Verbal marker is cool,i like to use both at times and sometimes when your having difficulty with a certain exercise the timing of a clicker is excellent.

But if your having trouble with drive i think what Brian said about control and focus is a priority


----------



## Brian Anderson (Dec 2, 2010)

Peter Thomas and I are all but hitting you over the head. THE KEY IS ME!!


----------



## Peter Cavallaro (Dec 1, 2010)

sorry Brian i am listening and thank you and everyone else for suggestions and will be putting them to practice no doubt - your posts hint at i'm missing something. is the ME as in me, myself or ME the pro trainer?? - i don't get subtle, and yes i'm re-thinking things right from very next session.

only so much can comm on forum, vid will follow - hell i made my own u-tube channel for this.


----------



## Bob Scott (Mar 30, 2006)

ME = Michael Ellis DVDs.
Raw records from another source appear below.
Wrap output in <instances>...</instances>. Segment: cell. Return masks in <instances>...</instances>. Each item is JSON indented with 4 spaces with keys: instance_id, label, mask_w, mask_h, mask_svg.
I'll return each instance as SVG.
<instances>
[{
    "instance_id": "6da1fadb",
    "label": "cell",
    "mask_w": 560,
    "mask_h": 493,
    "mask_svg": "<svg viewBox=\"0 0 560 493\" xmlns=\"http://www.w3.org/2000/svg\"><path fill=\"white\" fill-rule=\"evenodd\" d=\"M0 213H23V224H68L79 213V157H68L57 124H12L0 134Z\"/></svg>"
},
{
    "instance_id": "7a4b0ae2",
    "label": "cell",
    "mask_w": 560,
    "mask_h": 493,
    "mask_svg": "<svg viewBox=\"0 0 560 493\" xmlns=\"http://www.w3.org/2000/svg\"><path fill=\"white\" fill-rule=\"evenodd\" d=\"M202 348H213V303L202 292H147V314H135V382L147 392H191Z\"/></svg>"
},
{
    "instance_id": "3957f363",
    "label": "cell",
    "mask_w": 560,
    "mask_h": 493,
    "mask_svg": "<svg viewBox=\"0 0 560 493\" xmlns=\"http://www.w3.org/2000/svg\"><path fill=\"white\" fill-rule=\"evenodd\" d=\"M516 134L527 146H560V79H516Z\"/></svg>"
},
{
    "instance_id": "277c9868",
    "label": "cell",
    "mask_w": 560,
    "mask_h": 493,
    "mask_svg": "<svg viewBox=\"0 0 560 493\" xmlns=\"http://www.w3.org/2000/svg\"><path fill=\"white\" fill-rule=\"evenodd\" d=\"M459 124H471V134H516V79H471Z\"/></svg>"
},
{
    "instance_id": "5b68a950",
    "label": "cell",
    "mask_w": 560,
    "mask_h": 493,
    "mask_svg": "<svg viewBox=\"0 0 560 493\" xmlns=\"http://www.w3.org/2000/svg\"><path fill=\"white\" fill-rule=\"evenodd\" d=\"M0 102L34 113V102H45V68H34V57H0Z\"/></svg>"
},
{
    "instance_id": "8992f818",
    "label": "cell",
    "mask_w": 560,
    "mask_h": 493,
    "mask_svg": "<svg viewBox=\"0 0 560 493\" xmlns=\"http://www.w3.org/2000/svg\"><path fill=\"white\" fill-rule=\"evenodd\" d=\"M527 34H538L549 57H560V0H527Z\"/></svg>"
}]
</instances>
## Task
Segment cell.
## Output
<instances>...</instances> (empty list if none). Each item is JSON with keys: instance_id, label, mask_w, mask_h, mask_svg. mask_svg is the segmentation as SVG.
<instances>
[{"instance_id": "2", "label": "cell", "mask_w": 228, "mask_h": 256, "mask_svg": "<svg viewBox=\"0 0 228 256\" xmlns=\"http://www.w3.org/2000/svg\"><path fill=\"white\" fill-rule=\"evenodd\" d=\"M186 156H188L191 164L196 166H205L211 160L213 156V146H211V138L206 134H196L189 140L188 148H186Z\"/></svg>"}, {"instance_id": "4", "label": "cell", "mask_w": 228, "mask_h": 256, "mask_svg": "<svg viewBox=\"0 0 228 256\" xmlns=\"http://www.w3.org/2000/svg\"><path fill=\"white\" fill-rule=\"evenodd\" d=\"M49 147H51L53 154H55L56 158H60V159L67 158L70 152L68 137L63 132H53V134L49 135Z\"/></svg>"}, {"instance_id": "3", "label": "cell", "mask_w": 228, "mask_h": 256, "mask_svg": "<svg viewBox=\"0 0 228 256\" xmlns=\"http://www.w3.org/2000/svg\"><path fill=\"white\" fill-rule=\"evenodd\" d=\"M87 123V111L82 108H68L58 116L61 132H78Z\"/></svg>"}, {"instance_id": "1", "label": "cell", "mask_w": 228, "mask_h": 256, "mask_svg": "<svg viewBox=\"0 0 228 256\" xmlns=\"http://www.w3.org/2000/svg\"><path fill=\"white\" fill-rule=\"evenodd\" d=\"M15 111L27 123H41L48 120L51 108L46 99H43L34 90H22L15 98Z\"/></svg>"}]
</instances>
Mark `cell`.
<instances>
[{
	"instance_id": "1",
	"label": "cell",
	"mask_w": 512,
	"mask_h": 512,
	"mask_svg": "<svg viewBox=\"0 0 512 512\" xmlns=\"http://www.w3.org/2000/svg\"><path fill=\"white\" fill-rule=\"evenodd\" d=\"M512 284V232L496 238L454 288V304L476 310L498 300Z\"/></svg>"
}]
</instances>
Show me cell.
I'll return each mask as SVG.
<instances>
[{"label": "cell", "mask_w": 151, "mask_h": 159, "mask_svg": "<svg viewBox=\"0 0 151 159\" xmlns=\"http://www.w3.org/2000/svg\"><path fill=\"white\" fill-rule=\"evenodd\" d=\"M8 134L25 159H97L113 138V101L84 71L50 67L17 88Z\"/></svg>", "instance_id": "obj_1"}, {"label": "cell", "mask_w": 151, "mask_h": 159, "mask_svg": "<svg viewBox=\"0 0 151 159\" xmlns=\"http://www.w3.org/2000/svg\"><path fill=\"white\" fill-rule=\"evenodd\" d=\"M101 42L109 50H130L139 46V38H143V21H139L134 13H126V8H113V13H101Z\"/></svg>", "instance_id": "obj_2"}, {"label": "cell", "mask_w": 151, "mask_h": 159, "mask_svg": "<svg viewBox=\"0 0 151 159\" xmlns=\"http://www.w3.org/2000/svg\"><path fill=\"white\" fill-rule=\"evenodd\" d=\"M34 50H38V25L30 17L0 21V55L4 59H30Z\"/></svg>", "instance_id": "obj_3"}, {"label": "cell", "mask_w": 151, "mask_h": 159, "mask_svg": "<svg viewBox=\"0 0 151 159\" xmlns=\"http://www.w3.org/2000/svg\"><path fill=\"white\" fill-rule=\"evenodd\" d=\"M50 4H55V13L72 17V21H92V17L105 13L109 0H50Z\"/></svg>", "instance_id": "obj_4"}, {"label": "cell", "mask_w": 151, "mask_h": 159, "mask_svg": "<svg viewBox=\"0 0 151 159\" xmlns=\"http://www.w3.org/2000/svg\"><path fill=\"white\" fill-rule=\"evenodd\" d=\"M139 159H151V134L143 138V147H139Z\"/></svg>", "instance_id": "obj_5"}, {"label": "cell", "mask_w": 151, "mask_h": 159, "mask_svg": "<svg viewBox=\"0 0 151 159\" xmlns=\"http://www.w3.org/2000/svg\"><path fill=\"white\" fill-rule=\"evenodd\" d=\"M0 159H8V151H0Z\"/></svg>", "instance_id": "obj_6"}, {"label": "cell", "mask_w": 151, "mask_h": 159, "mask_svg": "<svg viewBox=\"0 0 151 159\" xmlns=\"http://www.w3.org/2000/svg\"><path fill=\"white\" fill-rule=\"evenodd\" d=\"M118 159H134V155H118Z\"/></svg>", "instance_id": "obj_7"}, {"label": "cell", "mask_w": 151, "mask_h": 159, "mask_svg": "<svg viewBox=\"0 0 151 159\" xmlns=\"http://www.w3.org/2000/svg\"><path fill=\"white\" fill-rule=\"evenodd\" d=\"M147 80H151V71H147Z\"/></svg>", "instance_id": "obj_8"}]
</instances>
EXCELLENT for marker training....but you have to watch it and try it.
From your post at the top you don't seem to understand the marker training concept.


----------



## Connie Sutherland (Mar 27, 2006)

Peter Cavallaro said:


> ... your posts hint at i'm missing something. is the ME as in me, myself or ME the pro trainer??


You referred to Michael Ellis as ME in your first post. 




Bob Scott said:


> ME = Michael Ellis DVDs. EXCELLENT for marker training....*but you have to watch it and try it.
> From your post at the top you don't seem to understand the marker training concept*.



I gotta agree with this. You said you have the DVDs. 

Watch the DVDs! :lol:


----------



## Marta Wajngarten (Jul 30, 2006)

Peter Cavallaro said:


> he is tilting his head trying to get at food and mouthing whole food hand and if that doesn't work will break heel position to run in front and try a diferent angle.


He doesn't know enough basics to progress to full out heeling yet. Teach the position first without any motion. Perfect that first. No nudging, no fighting to get at the food. You stand, as soon as dog gets in position "YES!" reach down quickly and with meaning deliver the food, done! If he tries to bug the hand just ignore him, you can do a verbal nah-ah but not a harsh correction, and just stand there and wait him out. The second he stops the nonsense and gets into position WHAMO! "YES!!" and quick treat delivery, then back to stoic and wait him out. This whole time you only hold one piece of food in your left hand at a time, closed fist so that the dog can't get at it. Reload one treat at a time from your right hand (having a few treats ready in the other hand is much faster then having them in your pocket).

It might take him a while at first, but that's all I would do until you get a solid and focused dog doing just this with you standing still. Then you can add one step at a time. You're a long way from walking-heeling.

You need to teach the pup to control himself while in drive, not to lower his drive.


----------



## ann schnerre (Aug 24, 2006)

and i always start teaching the position against a wall, my kitchen cupboards--whatever you have that forces him into a straight position. then i start with one step at a time (like marta said above)...let us know how it goes!!


----------



## Marta Wajngarten (Jul 30, 2006)

ann schnerre said:


> and i always start teaching the position against a wall, my kitchen cupboards--whatever you have that forces him into a straight position. then i start with one step at a time (like marta said above)...let us know how it goes!!


oh yeah I forgot that lol

the more you can limit his choices by controlling his environment the more likely he will make the right choice which you can then reward and you won't have to deal with some of the hectic spinning, etc


----------